Читать «Покой» онлайн - страница 209

Ахмед Хамди Танпынар

Однако Мевляна был прав: первой тайной нея была грусть. Если однажды провести такой же смелый анализ для звуков саза, как тот, что Рембо сделал для своих «Гласных», то, без сомнения, можно обнаружить в этой самой простой из османских мелодий цвет тоски вечерних сумерек. Его не следует сравнивать или смешивать с изумрудно-зеленым или кроваво-красным звуком флейт и кларнетов в европейской музыке, или даже с теми странными охотничьими посвистами манков, которые столетиями испытывали на прочность психику животных. Они многократно теряют в естественности и уступают в тоске, которая важна как один из основных оплотов искусства в потребности что-то создать и познать в нематериальном мире. Ведь ней занимает место того, чего не существует, и идет по его следу.

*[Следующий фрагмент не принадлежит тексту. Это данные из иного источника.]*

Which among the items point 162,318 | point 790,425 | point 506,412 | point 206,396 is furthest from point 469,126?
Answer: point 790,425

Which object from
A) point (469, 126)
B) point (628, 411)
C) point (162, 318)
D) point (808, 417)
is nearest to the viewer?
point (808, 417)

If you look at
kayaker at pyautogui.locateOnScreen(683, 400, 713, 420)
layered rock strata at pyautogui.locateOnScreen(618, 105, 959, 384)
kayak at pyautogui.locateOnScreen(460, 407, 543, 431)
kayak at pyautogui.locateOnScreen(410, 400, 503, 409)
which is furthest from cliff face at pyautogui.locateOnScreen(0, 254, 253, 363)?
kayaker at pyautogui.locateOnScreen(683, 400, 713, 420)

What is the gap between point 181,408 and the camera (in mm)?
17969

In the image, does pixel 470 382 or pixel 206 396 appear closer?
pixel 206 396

Почему большая часть нашей духовной жизни состоит из этой тоски? Неужели мы ищем океан, в котором мы были созданы в виде крошечной капли? Неужели мы стремимся к покою материи? Неужели мы плачем по тому в нас, что осталось в прошлом и исчезло, из-за того, что мы являемся детьми времени, сплавились в его горне, покорились ему? Неужели мы и в самом деле следуем за каким-то совершенством? Или мы жалуемся на законы тирана Хроноса?

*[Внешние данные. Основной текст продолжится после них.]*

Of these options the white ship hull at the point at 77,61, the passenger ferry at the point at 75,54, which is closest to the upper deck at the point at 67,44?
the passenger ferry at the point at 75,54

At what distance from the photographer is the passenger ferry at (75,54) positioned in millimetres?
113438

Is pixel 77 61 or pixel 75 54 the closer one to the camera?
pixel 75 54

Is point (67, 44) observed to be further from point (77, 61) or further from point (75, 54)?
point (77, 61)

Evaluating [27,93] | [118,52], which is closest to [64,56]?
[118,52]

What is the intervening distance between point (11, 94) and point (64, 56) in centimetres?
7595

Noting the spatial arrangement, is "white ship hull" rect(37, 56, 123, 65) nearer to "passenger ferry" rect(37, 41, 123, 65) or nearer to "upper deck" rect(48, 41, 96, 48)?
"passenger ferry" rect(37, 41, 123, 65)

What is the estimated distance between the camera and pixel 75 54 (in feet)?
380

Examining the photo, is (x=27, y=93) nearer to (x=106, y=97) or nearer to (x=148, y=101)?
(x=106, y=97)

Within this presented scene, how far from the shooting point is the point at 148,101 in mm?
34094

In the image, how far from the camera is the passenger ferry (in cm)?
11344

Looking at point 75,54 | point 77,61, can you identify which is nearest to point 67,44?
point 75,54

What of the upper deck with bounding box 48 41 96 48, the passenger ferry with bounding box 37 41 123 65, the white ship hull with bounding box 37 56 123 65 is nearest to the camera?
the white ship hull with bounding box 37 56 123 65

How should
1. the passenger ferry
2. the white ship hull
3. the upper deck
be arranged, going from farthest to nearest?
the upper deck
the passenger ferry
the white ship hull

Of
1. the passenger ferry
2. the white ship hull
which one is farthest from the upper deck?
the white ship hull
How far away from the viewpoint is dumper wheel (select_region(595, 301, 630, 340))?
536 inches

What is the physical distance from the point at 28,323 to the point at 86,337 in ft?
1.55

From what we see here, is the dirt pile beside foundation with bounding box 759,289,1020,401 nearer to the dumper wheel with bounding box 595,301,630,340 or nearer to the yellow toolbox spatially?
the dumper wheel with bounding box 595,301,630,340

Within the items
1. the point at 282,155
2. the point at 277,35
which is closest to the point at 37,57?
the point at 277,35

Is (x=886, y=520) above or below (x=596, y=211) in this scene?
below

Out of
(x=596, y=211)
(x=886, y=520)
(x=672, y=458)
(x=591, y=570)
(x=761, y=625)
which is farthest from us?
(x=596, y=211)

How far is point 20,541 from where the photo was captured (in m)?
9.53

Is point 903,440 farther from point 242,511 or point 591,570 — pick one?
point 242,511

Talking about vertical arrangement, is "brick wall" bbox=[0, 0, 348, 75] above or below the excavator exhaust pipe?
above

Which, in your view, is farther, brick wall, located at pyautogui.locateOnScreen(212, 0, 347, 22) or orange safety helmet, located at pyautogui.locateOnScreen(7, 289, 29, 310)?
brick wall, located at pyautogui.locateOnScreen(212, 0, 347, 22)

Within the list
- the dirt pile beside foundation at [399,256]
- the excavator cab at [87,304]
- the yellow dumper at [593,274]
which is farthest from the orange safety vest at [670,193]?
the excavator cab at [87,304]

Должно быть, искусство заставляет эту тоску сильнее всего говорить в нас, и это происходит по закону, который работает в тот переходный, мало кому видный момент, который суфии называют халь и который в одно мгновение разрушает то, что создала музыка; и ней является красноречивым инструментом этого мига.

Возможно, Деде начал свой айин бейтами из «Месневи», которые повествовали об этой тоске, потому что сам ощущал ее в своей душе. Четырехступенчатый строй «Деври-кебира» доводил человека до порога этого мира, потому что здесь он не ограничивался некоторым воздействием на человека, как это обычно бывало в любом вступлении к любому османскому произведению; он ловил его, срывал с места, менял и делал из него своего рода сосуд, который вне пределов обычной реальности должен принять в себя смерть, очень непохожую на обычную смерть души и тела, смерть, полную страшных воспоминаний о жизни. Нет, этот мир больше не был миром желтых роз, лепестки которых развеяны ветром, миром разбитых сосудов света с расплавившимися изумрудами и агатами лунной ночи над стамбульским кварталом Бюйюкдере. Эта новая тоска не имела никакого отношения к смерти, но имела отношение ко всему, что было связано с жизнью. В ней не было никаких острых краев, которые могли бы ранить человека страданием. Словно бы Нуран каждое мгновение пробуждалась в незнакомом месте; менялась в ритме огненной пляски, становясь тысячью предметов (но каких предметов?); затем, в том месте, где макамы совершали поворот, медленно надевала на себя одно из раззолоченных облаков; погружалась в нем в таинственный сон; а затем вновь выскальзывала из-под края этого тяжелого покрывала, словно бы шафрановый луч солнца, тот коралловый луч, который пробивается из вечерних облаков; вновь собиралась, сама того не замечая, в другом месте; вновь в поразительном танце становилась простым бриллиантовым миром; расширялась, разрасталась, разделялась на части, улыбалась во всех вещах, уже не будучи собой либо еще оставаясь собой; умножалась, доходила до предела невозможного, и там осыпалась ветка за веткой, лист за листом, словно пожелтевшая осень. Если бы не было тяжелой, казалось, шедшей из глубин земли, стиравшей сотни тысяч смертей на своем пути гармонии тамбурина-кудюма, то мелодия бы полностью улетучилась, утратив всякую материальность. Однако эта глубокая гармония показывала дорогу по приглашению переставшего быть нашим времени, мимо ежемоментно меняющихся предметов, к собственной сути, которая уже собственной не являлась; в ее глубинах раскрывались некие завесы, сопровождаясь тайными чудесными знаками, и на ура, словно будучи частью двойственной души, следовала за ней в поиске себя самой, второй половины своего «Я», а может быть, и всей себя, в изменчивости мира, состоявшего из простых сущностей.